• **What the task asks**:
To complete the exercise, repeat every record exactly as it stands.

Records contained in a dataset
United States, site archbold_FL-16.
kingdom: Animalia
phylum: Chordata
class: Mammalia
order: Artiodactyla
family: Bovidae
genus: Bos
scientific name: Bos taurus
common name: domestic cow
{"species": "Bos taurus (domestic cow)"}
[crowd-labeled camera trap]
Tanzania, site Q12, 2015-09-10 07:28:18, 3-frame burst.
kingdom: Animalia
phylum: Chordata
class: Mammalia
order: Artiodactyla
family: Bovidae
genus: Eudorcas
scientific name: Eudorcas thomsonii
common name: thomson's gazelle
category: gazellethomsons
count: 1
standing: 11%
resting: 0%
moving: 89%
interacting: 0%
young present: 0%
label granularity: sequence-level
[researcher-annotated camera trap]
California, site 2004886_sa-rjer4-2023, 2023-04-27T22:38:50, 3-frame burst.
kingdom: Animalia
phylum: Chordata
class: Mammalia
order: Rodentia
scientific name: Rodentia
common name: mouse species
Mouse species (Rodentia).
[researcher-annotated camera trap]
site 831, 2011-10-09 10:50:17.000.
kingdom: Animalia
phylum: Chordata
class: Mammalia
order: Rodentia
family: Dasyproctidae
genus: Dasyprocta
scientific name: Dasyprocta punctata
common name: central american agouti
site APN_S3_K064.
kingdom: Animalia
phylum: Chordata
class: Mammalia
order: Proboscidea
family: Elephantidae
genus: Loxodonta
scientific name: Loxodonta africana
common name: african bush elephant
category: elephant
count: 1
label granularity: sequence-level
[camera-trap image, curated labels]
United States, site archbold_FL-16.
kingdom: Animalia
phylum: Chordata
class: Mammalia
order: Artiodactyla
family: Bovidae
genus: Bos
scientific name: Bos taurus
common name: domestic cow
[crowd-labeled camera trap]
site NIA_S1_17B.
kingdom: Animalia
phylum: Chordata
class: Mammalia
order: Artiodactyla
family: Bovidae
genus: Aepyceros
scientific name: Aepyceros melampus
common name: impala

• **Completed exercise**:
United States, site archbold_FL-16.
kingdom: Animalia
phylum: Chordata
class: Mammalia
order: Artiodactyla
family: Bovidae
genus: Bos
scientific name: Bos taurus
common name: domestic cow
{"species": "Bos taurus (domestic cow)"}
[crowd-labeled camera trap]
Tanzania, site Q12, 2015-09-10 07:28:18, 3-frame burst.
kingdom: Animalia
phylum: Chordata
class: Mammalia
order: Artiodactyla
family: Bovidae
genus: Eudorcas
scientific name: Eudorcas thomsonii
common name: thomson's gazelle
category: gazellethomsons
count: 1
standing: 11%
resting: 0%
moving: 89%
interacting: 0%
young present: 0%
label granularity: sequence-level
[researcher-annotated camera trap]
California, site 2004886_sa-rjer4-2023, 2023-04-27T22:38:50, 3-frame burst.
kingdom: Animalia
phylum: Chordata
class: Mammalia
order: Rodentia
scientific name: Rodentia
common name: mouse species
Mouse species (Rodentia).
[researcher-annotated camera trap]
site 831, 2011-10-09 10:50:17.000.
kingdom: Animalia
phylum: Chordata
class: Mammalia
order: Rodentia
family: Dasyproctidae
genus: Dasyprocta
scientific name: Dasyprocta punctata
common name: central american agouti
site APN_S3_K064.
kingdom: Animalia
phylum: Chordata
class: Mammalia
order: Proboscidea
family: Elephantidae
genus: Loxodonta
scientific name: Loxodonta africana
common name: african bush elephant
category: elephant
count: 1
label granularity: sequence-level
[camera-trap image, curated labels]
United States, site archbold_FL-16.
kingdom: Animalia
phylum: Chordata
class: Mammalia
order: Artiodactyla
family: Bovidae
genus: Bos
scientific name: Bos taurus
common name: domestic cow
[crowd-labeled camera trap]
site NIA_S1_17B.
kingdom: Animalia
phylum: Chordata
class: Mammalia
order: Artiodactyla
family: Bovidae
genus: Aepyceros
scientific name: Aepyceros melampus
common name: impala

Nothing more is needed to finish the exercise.